» Task directions
In the items from the line containing "Can you tell" through the line containing "Looking at this", change every "magenta" to "purple" and leave everything else as it is. Return only those lines.

» Records
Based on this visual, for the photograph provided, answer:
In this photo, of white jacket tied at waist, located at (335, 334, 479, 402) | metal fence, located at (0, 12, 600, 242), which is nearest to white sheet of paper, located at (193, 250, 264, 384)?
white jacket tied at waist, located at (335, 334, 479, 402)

---

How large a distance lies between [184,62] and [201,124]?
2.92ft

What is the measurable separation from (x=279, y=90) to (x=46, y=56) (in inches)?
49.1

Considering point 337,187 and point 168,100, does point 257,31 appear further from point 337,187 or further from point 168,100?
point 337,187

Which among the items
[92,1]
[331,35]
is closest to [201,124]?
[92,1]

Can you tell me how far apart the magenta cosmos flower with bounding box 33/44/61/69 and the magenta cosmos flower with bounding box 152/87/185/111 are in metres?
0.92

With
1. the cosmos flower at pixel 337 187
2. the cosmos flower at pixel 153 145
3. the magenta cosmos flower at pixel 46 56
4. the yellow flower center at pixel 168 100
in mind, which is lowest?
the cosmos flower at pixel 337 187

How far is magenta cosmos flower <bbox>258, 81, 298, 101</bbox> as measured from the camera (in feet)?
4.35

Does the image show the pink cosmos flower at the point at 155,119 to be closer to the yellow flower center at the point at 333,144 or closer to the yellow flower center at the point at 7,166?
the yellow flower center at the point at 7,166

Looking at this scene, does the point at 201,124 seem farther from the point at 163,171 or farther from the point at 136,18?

---

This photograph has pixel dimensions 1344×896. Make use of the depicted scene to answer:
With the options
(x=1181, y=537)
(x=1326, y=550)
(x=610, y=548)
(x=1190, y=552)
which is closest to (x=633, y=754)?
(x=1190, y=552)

» Solution to this task
Can you tell me how far apart the purple cosmos flower with bounding box 33/44/61/69 and the purple cosmos flower with bounding box 152/87/185/111 are in metres?
0.92

With
1. the cosmos flower at pixel 337 187
2. the cosmos flower at pixel 153 145
3. the purple cosmos flower at pixel 46 56
4. the yellow flower center at pixel 168 100
in mind, which is lowest?
the cosmos flower at pixel 337 187

How far is purple cosmos flower <bbox>258, 81, 298, 101</bbox> as measured from the camera (in feet)?
4.35

Does the image show the pink cosmos flower at the point at 155,119 to be closer to the yellow flower center at the point at 333,144 or closer to the yellow flower center at the point at 7,166?
the yellow flower center at the point at 7,166

Looking at this scene, does the point at 201,124 seem farther from the point at 163,171 or farther from the point at 136,18?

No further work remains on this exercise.